In 1987, First proved that cattle could be cloned when Fusion and Copy, the first cloned cattle in the world, were born on the Madison campus. Genetic carbon copies, the calves illustrated the potential of harnessing the tools of modern biology to produce custom-built herds of superior livestock.

The promise of the advances made by First is enormous. In the United States alone, the livestock industry, both dairy and beef, is a more than $50 billion-a-year enterprise. The ability to breed “superlivestock,” custom-designed to meet the needs and interests of consumers and producers alike, would revolutionize the industry.

The most pervasive commercial application of the work performed by First is of in-vitro fertilization technology, work that has had significant impacts for humans as well as cattle. The techniques pioneered in First”s lab are now common procedures in human in-vitro fertilization clinics and in companies that specialize in such techniques for cattle.

Applied to cattle, the techniques developed at UW-Madison allow the recovery of eggs from high-quality cows. The eggs are then fertilized and implanted in surrogate mother cows.

The technology, said First, means that a single cow can produce as many as 50 offspring in a year.

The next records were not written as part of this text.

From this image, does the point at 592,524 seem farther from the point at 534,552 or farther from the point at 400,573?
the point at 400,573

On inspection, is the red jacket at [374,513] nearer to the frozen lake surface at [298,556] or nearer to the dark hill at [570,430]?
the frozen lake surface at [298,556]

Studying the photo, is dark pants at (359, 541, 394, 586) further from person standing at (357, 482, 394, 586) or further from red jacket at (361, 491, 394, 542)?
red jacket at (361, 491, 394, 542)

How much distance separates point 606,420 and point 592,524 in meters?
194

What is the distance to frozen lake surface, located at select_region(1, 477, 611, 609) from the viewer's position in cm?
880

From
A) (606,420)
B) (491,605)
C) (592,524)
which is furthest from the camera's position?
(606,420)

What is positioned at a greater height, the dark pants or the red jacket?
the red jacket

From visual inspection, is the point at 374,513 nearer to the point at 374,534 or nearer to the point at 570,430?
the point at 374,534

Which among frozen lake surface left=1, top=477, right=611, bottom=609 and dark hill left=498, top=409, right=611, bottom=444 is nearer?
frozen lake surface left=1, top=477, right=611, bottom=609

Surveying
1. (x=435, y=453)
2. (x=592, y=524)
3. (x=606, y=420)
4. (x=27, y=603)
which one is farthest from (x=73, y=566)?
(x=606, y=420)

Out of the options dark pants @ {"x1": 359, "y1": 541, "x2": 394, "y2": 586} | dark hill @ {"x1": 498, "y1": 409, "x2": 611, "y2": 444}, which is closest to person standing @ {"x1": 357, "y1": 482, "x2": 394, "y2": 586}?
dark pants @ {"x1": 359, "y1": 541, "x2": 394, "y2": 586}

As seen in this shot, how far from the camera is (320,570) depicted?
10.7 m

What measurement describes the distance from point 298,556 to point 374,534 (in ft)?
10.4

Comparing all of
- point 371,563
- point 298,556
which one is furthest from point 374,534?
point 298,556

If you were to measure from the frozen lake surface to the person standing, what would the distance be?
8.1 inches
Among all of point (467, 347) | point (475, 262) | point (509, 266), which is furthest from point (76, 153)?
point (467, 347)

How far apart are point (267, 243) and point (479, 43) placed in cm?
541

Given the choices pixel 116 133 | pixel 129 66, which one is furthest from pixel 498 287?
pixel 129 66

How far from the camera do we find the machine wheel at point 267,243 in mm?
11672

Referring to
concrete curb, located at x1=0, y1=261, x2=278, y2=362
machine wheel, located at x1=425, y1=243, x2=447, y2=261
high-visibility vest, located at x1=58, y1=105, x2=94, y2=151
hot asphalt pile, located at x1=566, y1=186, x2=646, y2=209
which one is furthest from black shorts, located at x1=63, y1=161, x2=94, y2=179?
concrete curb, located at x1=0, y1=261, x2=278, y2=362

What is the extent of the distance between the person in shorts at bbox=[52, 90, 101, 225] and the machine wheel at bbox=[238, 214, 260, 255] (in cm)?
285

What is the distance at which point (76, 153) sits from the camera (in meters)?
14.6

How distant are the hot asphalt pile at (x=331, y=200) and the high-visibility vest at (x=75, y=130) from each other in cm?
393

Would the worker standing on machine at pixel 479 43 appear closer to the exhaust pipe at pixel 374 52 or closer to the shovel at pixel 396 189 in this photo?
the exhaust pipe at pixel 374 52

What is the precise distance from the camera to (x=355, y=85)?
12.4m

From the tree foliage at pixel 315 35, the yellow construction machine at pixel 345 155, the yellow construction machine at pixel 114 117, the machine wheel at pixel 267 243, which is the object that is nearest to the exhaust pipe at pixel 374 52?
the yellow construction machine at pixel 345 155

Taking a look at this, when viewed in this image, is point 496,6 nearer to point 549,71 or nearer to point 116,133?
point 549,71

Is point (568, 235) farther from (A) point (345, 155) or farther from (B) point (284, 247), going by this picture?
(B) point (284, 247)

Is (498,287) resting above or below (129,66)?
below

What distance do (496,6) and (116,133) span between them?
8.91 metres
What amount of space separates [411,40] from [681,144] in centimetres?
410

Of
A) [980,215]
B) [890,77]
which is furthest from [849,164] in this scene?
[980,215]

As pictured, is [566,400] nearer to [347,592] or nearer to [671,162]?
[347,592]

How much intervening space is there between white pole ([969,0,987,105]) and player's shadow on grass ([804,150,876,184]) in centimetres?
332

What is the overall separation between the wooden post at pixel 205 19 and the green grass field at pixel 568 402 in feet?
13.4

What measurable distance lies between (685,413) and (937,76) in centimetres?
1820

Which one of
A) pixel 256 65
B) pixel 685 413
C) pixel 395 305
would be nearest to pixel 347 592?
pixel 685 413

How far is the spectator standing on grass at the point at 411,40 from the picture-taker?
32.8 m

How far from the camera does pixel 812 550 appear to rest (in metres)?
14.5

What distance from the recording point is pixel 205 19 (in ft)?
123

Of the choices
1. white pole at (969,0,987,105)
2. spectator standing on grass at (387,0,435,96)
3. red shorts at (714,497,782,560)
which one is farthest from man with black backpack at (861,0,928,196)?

It means the top-end cows are being used more” and are producing more calves annually than they would otherwise produce in a lifetime, he said.

First credited colleagues, many of whom are now carrying out similar work in other labs at universities and in industry, for much of his success. He also credited the W.R. Grace Company and American Breeders Service of DeForest, Wis., for funding his work at a time when government support was unavailable.

A lot of people were involved,” First said. “It wasn”t just me doing all this work.”

Since 1978, the Israel-based Wolf Foundation has awarded prizes annually to individuals who have made fundamental contributions in the fields of chemistry, medicine, mathematics, physics, arts and agriculture.

First is the fourth UW-Madison scientist to receive the $100,000 prize in agriculture. Previously, UW-Madison scientists John C. Walker, Henry Lardy, and Robert Burris were recipients of the prestigious award.